アンティークな大きな長方形のダイニングテーブルには側面に四脚ずつの肘なし椅子、両端には二つの肘つき椅子が置かれ、両端に二人分の食事が用意されていた。
「こちらへどうぞ」
千雪が席に着くと、早速平造がスープを皿に盛りつける。
「社長は仕事が終わらないと召し上がりませんから、どうぞ召し上がって下さい」
「ほな、遠慮なく、いただきます」
サラダとパンが用意され、サンラータン風の少し酸味が効いたスープはメインディッシュがこくのあるビーフシチューだったから、さっぱりしてて美味い。
千雪が下手なレストランに行くより美味いとビーフシチューを堪能している頃、ようやく工藤がやってきた。
「お先にいただいてます」
一応そう声をかけたが、工藤は「ああ」とだけ返し、「俺には全部一緒に持ってきていいぞ」と平造に言う。
いかにもヤクザの成り上がり社長ってやつやな。
品の良し悪しとかで人を判断する千雪ではないが、工藤に対してだけは何となく見下し気味に考えてしまう。
しかし、デザートのティラミスを一口食べた千雪は、思わず、「これ、うまいな。これもおっちゃん作ったん?」と工藤にコーヒーを用意していた平造に尋ねた。
「昔、人に教わりまして。口に合いましたかな」
「ほんまに美味い。よかったらレシピ教えてくれへん?」
「ええですよ。作りなさるんで?」
「まさか、小夜ねぇに教えてやろ思て」
「ああ、従姉さんでしたか。チーズケーキを何度も挑戦したっていう」
「そやね、今、ケーキ作りにはまってるらしい」
おにぎりを食べながら昼に小夜子のそんな話もしたのだが、ふと工藤と目があって、千雪は口をつぐむ。
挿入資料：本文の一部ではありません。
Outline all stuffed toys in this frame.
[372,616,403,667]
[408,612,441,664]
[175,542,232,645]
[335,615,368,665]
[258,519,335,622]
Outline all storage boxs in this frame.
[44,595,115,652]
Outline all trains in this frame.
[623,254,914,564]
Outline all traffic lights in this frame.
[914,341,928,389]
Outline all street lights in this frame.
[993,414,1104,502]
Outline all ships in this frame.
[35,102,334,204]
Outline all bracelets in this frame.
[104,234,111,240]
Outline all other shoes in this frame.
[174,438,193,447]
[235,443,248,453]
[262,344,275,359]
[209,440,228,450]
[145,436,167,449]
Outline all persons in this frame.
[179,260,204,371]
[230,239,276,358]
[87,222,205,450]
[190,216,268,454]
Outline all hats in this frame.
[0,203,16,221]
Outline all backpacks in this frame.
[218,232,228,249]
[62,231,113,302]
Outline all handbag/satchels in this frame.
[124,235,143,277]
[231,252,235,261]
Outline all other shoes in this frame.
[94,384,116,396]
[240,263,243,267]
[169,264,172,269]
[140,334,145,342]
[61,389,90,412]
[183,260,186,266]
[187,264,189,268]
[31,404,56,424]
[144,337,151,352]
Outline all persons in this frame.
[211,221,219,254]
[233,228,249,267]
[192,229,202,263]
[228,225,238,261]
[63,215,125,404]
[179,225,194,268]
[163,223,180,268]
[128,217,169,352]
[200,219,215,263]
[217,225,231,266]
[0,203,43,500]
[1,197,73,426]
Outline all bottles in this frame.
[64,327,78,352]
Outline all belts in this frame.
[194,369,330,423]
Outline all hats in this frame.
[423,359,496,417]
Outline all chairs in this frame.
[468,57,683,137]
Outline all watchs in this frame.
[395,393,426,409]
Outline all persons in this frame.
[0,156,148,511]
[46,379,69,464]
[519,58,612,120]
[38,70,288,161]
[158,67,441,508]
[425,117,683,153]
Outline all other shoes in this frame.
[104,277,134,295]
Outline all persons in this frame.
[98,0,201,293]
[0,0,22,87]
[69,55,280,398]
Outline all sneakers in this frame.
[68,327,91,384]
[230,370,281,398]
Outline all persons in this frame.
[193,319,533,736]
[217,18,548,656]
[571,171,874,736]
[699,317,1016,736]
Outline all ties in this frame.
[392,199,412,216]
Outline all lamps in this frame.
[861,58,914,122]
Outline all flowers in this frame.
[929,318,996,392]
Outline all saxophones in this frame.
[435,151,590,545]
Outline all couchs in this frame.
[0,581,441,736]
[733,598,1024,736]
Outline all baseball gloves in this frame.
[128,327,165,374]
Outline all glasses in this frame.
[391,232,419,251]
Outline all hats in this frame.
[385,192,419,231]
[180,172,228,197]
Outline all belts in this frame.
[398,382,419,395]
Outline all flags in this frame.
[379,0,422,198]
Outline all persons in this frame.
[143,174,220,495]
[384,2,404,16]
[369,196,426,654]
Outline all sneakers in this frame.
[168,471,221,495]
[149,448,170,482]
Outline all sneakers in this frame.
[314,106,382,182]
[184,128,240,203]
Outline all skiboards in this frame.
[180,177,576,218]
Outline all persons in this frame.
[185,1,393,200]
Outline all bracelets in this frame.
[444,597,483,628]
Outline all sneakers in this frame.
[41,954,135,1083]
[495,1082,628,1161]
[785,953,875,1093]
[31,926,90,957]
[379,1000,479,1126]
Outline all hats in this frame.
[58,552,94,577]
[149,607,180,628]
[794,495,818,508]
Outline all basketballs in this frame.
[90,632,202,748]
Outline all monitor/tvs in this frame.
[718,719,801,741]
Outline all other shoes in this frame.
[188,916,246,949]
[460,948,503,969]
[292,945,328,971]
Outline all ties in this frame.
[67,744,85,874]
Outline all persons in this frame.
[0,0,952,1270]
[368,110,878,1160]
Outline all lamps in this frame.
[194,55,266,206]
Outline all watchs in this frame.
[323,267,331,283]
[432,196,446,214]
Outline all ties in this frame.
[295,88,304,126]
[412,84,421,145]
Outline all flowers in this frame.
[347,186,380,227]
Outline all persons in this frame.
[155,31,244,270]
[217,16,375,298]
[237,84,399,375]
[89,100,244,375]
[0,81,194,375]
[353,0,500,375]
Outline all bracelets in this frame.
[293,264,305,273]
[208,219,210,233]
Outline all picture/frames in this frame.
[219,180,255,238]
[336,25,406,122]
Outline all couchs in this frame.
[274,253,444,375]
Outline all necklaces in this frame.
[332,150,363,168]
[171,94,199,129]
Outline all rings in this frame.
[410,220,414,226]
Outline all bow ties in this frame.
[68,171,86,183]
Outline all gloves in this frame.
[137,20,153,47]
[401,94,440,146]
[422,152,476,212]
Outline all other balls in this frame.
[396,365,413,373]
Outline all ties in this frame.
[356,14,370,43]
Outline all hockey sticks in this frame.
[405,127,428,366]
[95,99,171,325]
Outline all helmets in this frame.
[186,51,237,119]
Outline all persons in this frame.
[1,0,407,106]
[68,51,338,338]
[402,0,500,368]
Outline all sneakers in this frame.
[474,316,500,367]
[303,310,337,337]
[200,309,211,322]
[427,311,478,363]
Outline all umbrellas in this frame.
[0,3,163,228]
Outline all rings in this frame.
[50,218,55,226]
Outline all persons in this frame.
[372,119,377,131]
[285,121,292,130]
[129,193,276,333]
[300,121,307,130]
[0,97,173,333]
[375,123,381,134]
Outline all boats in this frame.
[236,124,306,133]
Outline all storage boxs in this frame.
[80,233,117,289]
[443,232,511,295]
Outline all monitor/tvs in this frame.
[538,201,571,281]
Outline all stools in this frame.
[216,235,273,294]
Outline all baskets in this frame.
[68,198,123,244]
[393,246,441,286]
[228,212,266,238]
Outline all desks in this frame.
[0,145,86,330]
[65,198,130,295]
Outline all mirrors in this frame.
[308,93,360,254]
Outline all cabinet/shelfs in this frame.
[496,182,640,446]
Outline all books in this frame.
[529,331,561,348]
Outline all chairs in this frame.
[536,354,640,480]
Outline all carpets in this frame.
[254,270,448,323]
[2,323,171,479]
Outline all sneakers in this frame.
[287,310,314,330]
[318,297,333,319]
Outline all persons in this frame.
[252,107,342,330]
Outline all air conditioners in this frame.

工藤は何か言いたそうな顔をしたが、何も言わず食事を続けた。
それに何度か携帯が鳴って、うるさそうに出て怒鳴りつける以外は、食事中の仕草や振る舞いはむしろ紳士然として品が悪いイメージとはかけ離れている気がしないでもない。
だからといって、このエロおやじを許すいうわけやないからな。